Chris Lynch, Cision’s chief marketing officer, says he’s not surprised by many of these findings. “I think a lot of journalists are feeling frustrated about being lumped in with all the garbage content being put out there, especially those who are doing the right thing by tracking down real stories, checking their facts, and trying to put out quality journalism,” says Lynch.
Part of the problem, he adds, is the race to be first with a scoop and get information up fast: “Many journalists feel that social media is harming the level of effort they’re able to put into fact checking and making sure they’re getting a solid story.”
Another challenge is that the real or perceived role of journalists has changed, says Paul Niwa, former journalist and associate professor and assistant dean of the School of Communication at Emerson College. “In the past, journalists have been the filter for what is more honest and they took their jobs very seriously in trying to frame information in a truthful manner. But today, we don’t have journalists as filters – now, the average consumer citizen has to do that filtering themselves,” Niwa says.

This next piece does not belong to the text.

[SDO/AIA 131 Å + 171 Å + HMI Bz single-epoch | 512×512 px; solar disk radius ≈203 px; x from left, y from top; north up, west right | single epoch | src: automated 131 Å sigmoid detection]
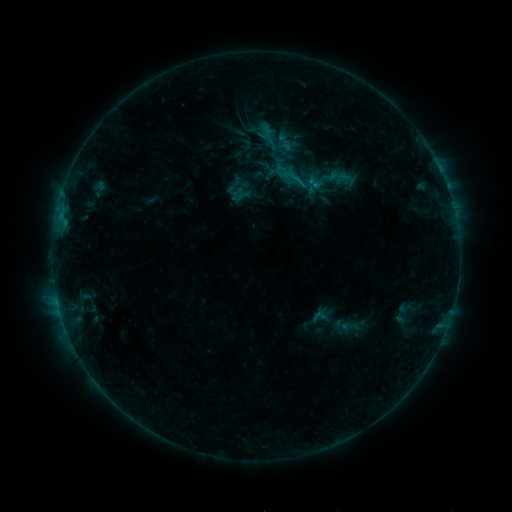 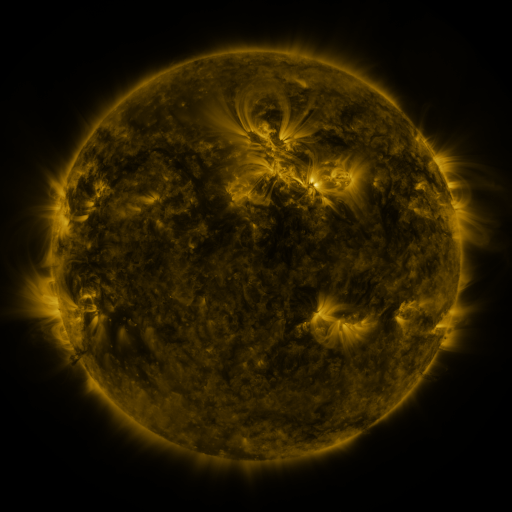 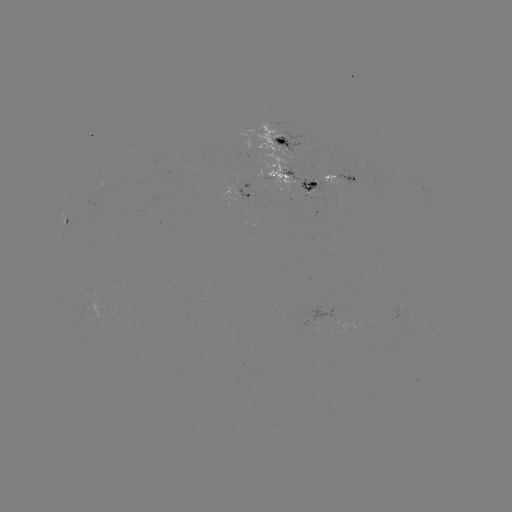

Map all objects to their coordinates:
sigmoid: (279, 145)
sigmoid: (319, 316)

Mandy Jenkins, head of news at Storyful, however, believes fake news is no more problematic today than it was in the past. “While there are likely more misinformation or disinformation sites out there now than ever before, this isn’t the first time in even recent history that fake news has driven public opinion in news cycles,” says Jenkins. “In 2014, misinformation and exaggeration drove a national near hysteria in the United States about the spread of the Ebola virus. In 2013, $130 billion in stock value disappeared in a matter of minutes following an erroneous Tweet from the Associated Press about an explosion at the White House that injured Barack Obama. And in the late 1990s, there was politically motivated propaganda being spread about the suicide of Vince Foster.”

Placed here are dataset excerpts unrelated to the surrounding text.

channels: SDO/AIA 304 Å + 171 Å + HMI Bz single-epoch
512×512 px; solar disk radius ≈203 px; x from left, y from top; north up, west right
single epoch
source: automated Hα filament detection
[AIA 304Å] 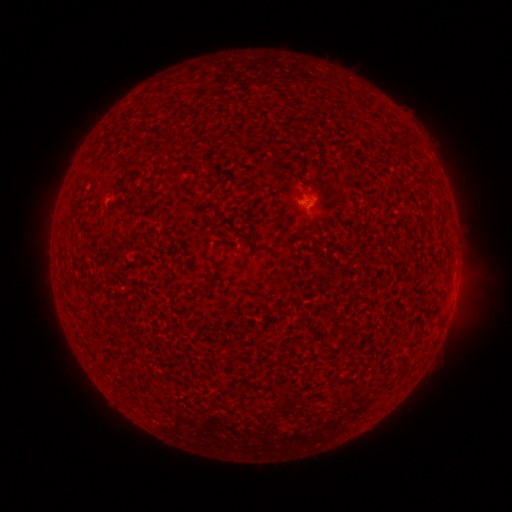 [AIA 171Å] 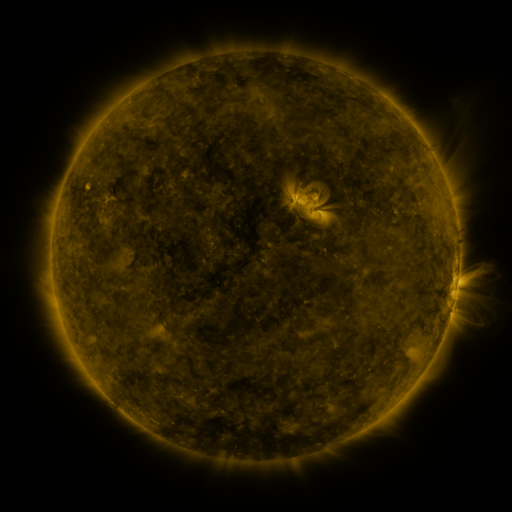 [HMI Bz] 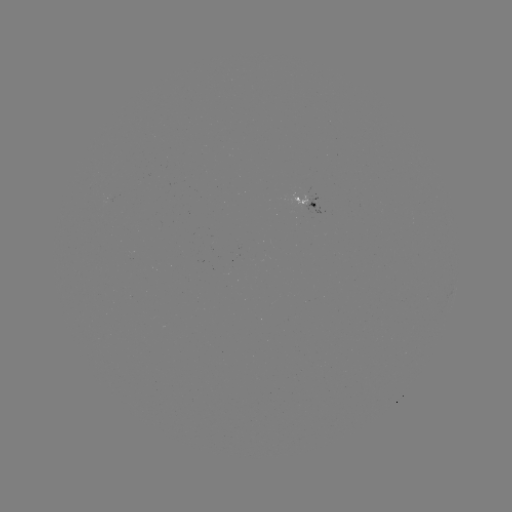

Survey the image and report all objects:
filament: (208, 287)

Fortunately, new industry programs are underway to help improve trust in journalism and increase news engagement, including a $2.5 million initiative by the Knight Commission on Trust, Media and Democracy. Social media platforms are also fighting back against propaganda, with Facebook recently announcing that it will block Pages that disseminate fake news from running ads on the site, among other measures. Google is also fighting back against fake news, but is raising the ire of many sites that say their traffic is being impacted.

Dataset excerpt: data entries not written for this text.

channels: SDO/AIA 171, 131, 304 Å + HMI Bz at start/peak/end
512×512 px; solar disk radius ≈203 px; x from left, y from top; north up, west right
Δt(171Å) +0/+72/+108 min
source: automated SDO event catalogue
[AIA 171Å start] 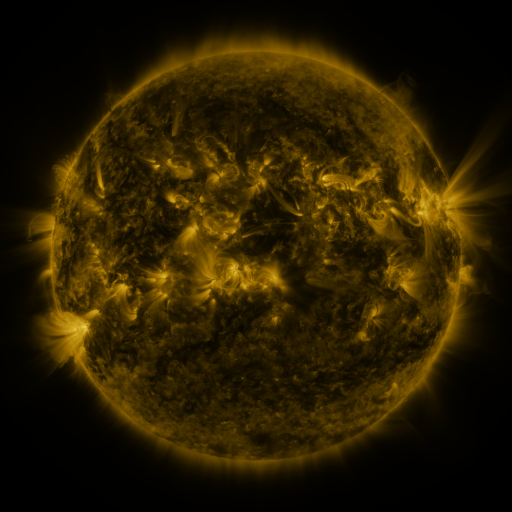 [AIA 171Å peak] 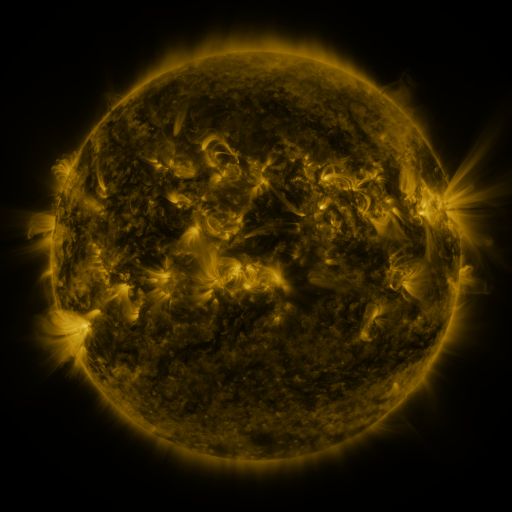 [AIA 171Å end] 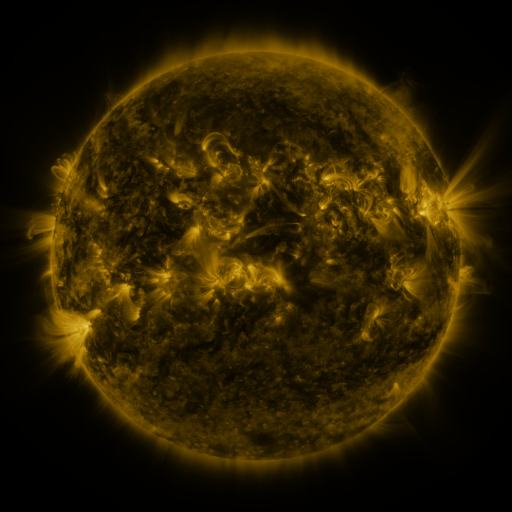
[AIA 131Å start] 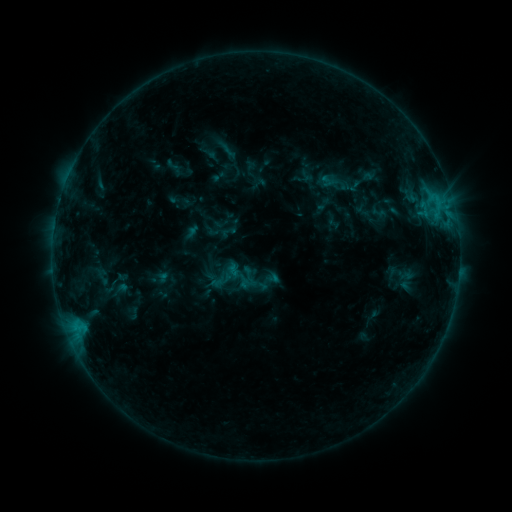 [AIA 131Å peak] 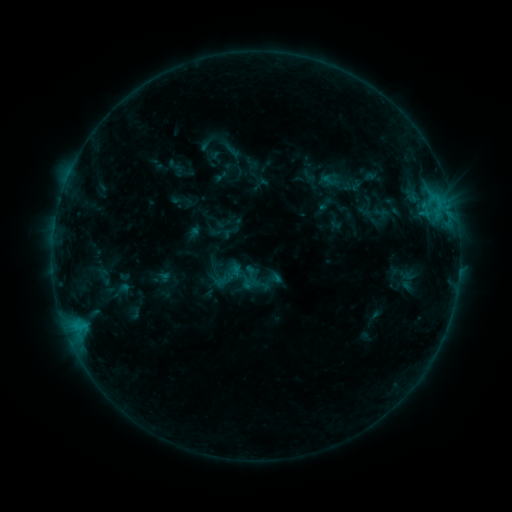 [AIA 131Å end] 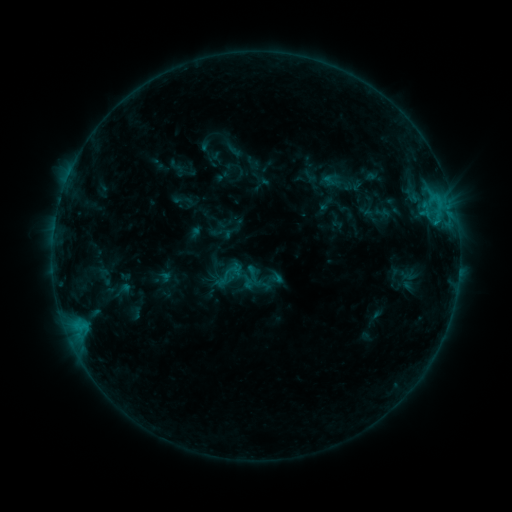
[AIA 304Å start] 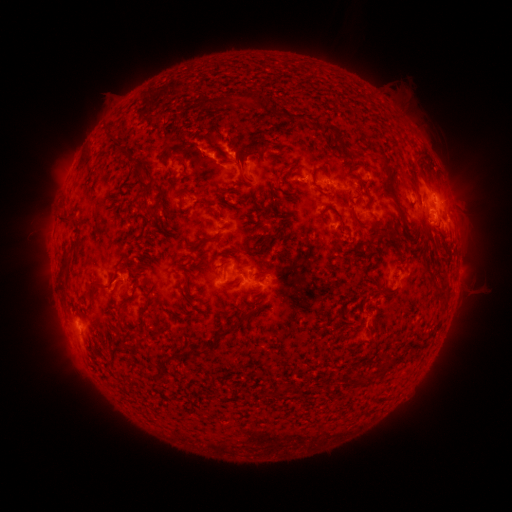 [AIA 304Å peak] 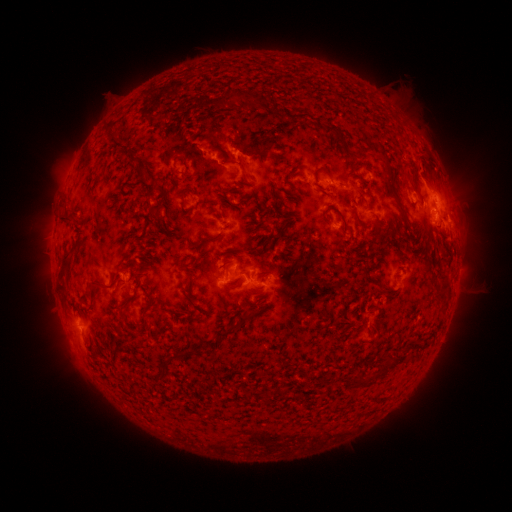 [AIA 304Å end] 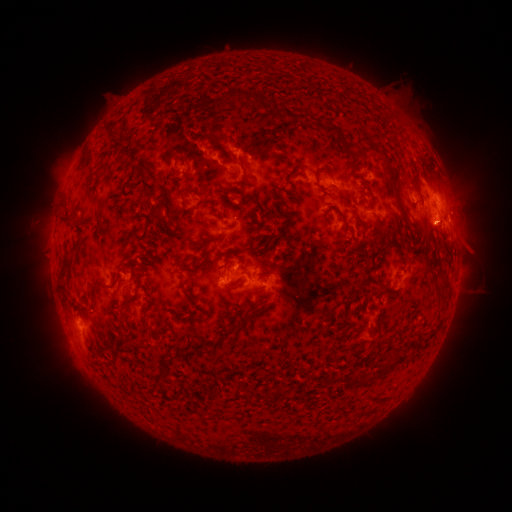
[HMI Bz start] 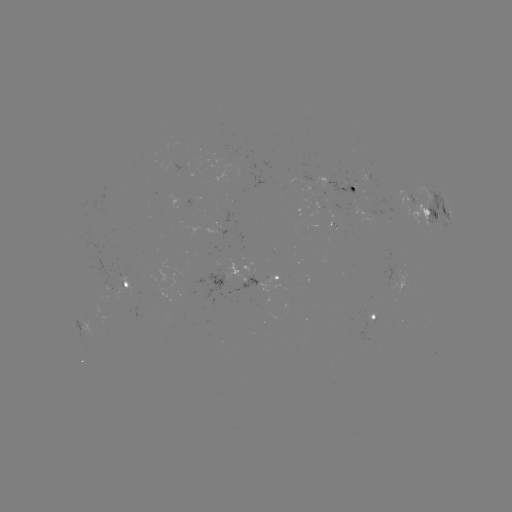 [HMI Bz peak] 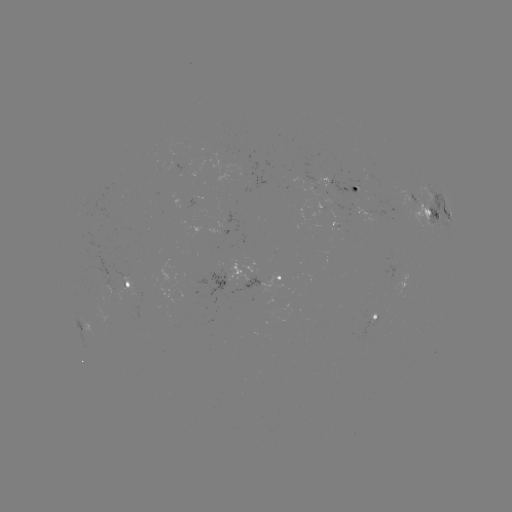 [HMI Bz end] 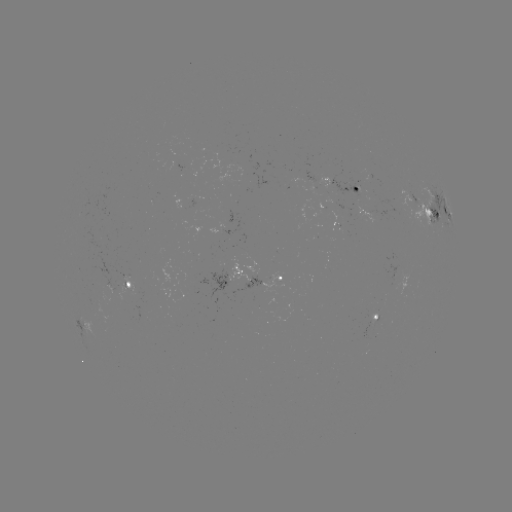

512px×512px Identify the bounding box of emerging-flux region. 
[87, 257, 124, 292].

To help combat fake news and restore public trust in the integrity of journalism, experts recommend a variety of tactics. “Aim to be a steward over the public forum that will help citizens find common ground and take collective action in their communities,” says Niwa. “I suggest rereading the U.S. Constitution. The reason why the press is the only industry mentioned is because it’s supposed to be engaging and helping citizens through conversation and be a vibrant forum of ideas were information can be checked.”
Be careful about trying to debunk everything with quick corrections or ignoring false reports altogether, cautions Jenkins. “Choose your battles wisely, and invest more in explaining the origins of a false claim,” she says. “If we truly want to get audiences to stop falling for false stories, we have to teach them how it comes about, how it spreads, who’s behind it, and how they can avoid it in the future. The press also has to prove it’s better than the propaganda suggests and hold themselves to higher standards of verification, analysis, accuracy, privacy and authenticity.”
Lynch says that, while there will always be a need for anonymous sources, “journalists should work harder to avoid a lot of anonymous or not-for-attribution sources. In this climate, it feeds the narrative of ‘well, anybody could’ve said that.’”
Additionally, journalists need to get more involved in the communities they serve.
“Local newspapers should make sure that school districts in their coverage area have great journalism programs,” says Niwa. “We have to educate citizens on how to be good news consumers in this kind of media environment.”